The paintings that I've done over the past few years were inspired by an artist in Calgary named Mandy Stobo. She has been working on a series of "Bad Portraits" that have just taken off. Her concept of creating fast and with a whole lot of forgiveness really struck me. You can see her work by clicking here.
This journey began innocently enough with a portrait of Christopher Hitchen, the irascible yet brilliant Vanity Fair columnist and author painted shortly after he died. It was the catalyst, the key to the dozens of watercolour portraits that followed including these:
Then there was a lull, a long period of nothing, until I discovered that my shed had been tagged. It triggered something in my brain that then signalled me to create a canvas on the wall that faced the back alley. As soon as I did, a portrait of Elsie Yanik taken by Joey Podlubny at the Oilsands Banquet was the first thing that popped into my mind.
What followed has been remarkable, three murals, and five smaller acrylic portraits, and requests to paint portraits of famous musicians and actors, families and even Cookie Monster. I've had to start a file to keep track of the suggestions. What is crazy is that in this heightened creative state I no longer see barriers, only possibilities and colours.
I've been sharing my process with most of the painting I've done in the last month, a pictorial play-by-play. I find it so interesting to look at the progression and the stages along the way.
Stage One - Getting it right
The first step is drawing a set of squares on the originating photograph and transposing that same set of of squares to the canvas, record jacket, shed wall. I then sketch out the subject, ensuring that the essence of the character shines through. Details around the eyes, mouth and nose make all the difference here. Depending on the subject, the sketching out can take several hours. Once everything is penciled out, I use a black marker to make the lines easier to see once paint is applied.
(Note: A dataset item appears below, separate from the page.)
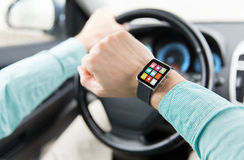 Κλείστε επάνω του ατόμου με app στο οδηγώντας αυτοκίνητο smartwatch Στοκ φωτογραφία με δικαίωμα ελεύθερης χρήσης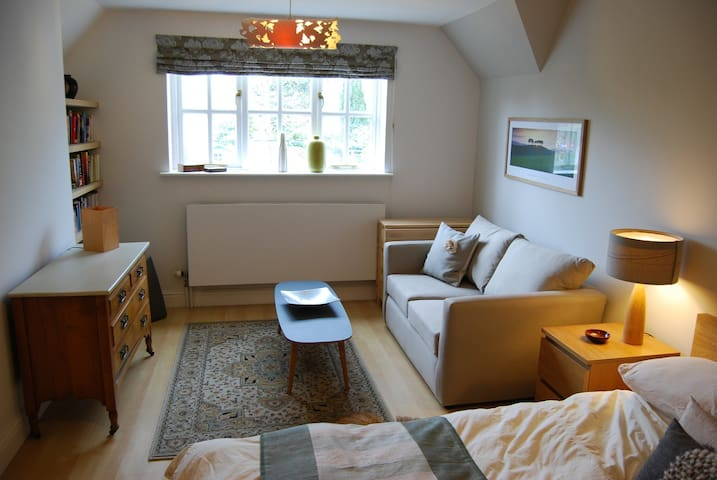 self-contained double apartment - Sutton Courtenay - House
Stage Two - Start with YELLOW
I always start with the face and with yellow. The brightest spots get dabbed with yellow before I move on to orange, light green, red, etcetera. This progression has served me well through all these pieces.
Stage Three - Muscling through
There is a time during every single piece when I go through a period of declining confidence. It doesn't last long, but that's when I have to step back and focus on the end. I also remind myself to trust the process.
Stage Four - The power of black
In among all these colours, black is a powerful force. It helps strengthen the contrast and give shape. It's always one of the last steps, when the painting really starts to jump off the canvas, or shed wall, whatever the case may be.
Stage Five - The wonder of white
While the canvas started white, when I'm almost done there is little to no white left. The brightest areas of the photograph get a little bit of white to finish off the next to last phase.
Stage Six - Whimsy
At the very end of the painting process, with 3 to 6 hours of effort under my belt, I have to decide if it needs a final dose of whimsy. With Miles Davis, Oscar Peterson, Bob Dylan and Adam Levine, the splatters and paint drip lines elevated the pieces to a whole different level. It's a scary moment, not without its risks. Each time I take the leap of faith and trust, it seems to work out the way the universe intended.
So, back to the original question. What's it called? Let's just call it whimsy until someone comes along to tell us different.